Indian Medicine is evidence for the effectiveness of herbal medicine:
It should be noted that scientists today are verifying the medicinal properties of these herbs which Native Americans used with success in their culture. They proved with years of successful use that these herbs do work. Scientific research studies only document the effect of herbal healing for short periods of time – weeks. Often these studies are slanted to put herbal medicine in a negative light. Often the research is seriously flawed.
Which then is the true evidence to determine if herbal medicine works? 12 week trials with a handful of patients or whole generations of people treated with herbal medicine? I for one stop using things that don’t work. If had not worked, these people would not have survived these illnesses. It was not until foreigners brought in small pox and measles to the tribes that Indian medicine was doubted. The Native Indian population had no immunity developed to these new diseases that killed their people in days.

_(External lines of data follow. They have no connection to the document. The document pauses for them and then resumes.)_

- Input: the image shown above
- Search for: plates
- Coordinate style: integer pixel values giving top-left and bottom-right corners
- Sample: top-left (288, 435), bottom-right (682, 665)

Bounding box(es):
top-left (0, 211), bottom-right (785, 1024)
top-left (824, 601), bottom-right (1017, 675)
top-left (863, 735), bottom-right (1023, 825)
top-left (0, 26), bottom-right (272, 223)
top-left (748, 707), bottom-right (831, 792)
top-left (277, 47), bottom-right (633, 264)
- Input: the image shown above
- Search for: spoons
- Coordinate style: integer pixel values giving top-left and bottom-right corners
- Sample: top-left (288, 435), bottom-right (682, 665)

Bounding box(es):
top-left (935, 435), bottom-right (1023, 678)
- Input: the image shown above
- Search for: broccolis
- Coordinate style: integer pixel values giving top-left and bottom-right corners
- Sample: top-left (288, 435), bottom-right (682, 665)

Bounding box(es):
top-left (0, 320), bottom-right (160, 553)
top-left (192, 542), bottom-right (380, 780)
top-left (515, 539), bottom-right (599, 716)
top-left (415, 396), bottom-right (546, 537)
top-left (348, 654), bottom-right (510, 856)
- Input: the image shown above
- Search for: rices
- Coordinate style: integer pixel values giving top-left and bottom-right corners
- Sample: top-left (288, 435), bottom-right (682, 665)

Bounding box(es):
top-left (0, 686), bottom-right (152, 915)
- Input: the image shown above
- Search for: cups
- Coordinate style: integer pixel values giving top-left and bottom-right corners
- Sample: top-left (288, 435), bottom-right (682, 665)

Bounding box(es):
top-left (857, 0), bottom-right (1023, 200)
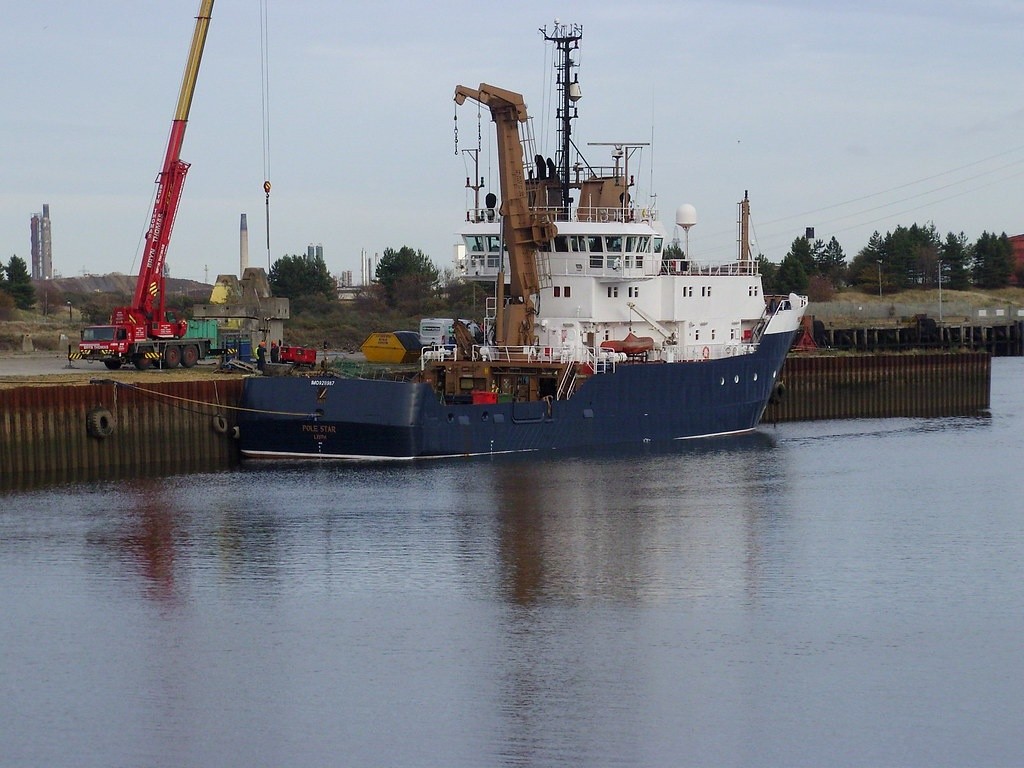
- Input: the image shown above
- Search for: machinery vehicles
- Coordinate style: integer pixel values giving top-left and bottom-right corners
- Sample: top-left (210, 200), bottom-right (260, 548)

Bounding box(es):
top-left (450, 82), bottom-right (560, 359)
top-left (73, 2), bottom-right (213, 370)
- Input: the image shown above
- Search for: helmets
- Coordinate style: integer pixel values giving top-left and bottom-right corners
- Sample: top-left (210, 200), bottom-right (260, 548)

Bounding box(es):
top-left (260, 342), bottom-right (266, 347)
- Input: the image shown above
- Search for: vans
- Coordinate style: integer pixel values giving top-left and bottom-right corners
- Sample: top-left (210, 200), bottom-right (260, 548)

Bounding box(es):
top-left (419, 318), bottom-right (483, 347)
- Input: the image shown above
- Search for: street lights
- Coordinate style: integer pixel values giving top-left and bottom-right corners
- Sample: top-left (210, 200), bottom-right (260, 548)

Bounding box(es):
top-left (877, 259), bottom-right (887, 303)
top-left (937, 259), bottom-right (944, 322)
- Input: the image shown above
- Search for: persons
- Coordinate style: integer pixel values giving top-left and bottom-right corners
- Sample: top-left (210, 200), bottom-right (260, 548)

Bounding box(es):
top-left (254, 340), bottom-right (279, 371)
top-left (491, 378), bottom-right (512, 394)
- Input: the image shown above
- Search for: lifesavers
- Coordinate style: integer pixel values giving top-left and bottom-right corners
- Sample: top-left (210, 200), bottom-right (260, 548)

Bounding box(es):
top-left (88, 408), bottom-right (115, 439)
top-left (703, 346), bottom-right (709, 358)
top-left (213, 414), bottom-right (228, 433)
top-left (773, 381), bottom-right (786, 403)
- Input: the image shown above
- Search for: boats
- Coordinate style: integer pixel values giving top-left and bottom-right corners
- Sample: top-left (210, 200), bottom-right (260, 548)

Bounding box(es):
top-left (602, 332), bottom-right (655, 355)
top-left (226, 19), bottom-right (808, 479)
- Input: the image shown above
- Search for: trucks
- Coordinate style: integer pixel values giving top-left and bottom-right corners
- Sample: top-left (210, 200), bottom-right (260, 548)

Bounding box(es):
top-left (279, 346), bottom-right (317, 368)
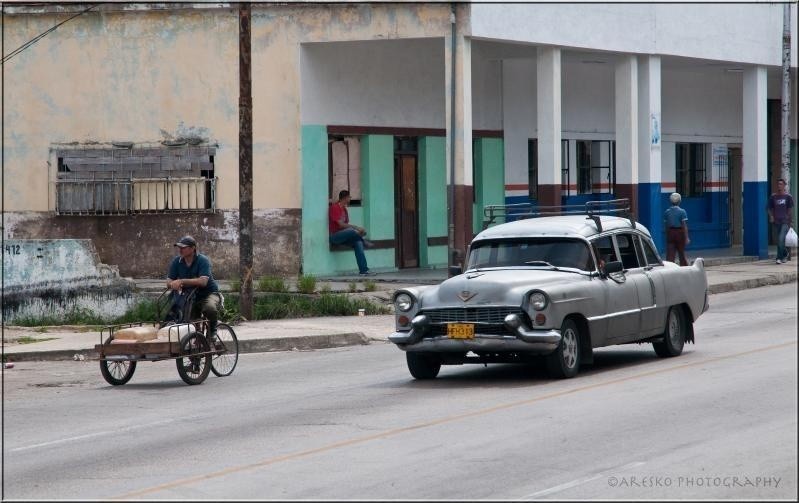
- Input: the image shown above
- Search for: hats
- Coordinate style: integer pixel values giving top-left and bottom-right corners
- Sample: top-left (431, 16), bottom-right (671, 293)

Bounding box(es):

They had no time to find natural medicines that might have saved their tribe members. The starvation they endured on the reservations on poor land with no buffalo left to eat for meat, helped ensure their death from these introduced diseases. The herbs needed for their medicine were often unavailable on the reservation land. Indian herbal medicine was potent and successful until settlers moved in bringing plagues. We still have time to save this world, if we pay attention to what history teaches.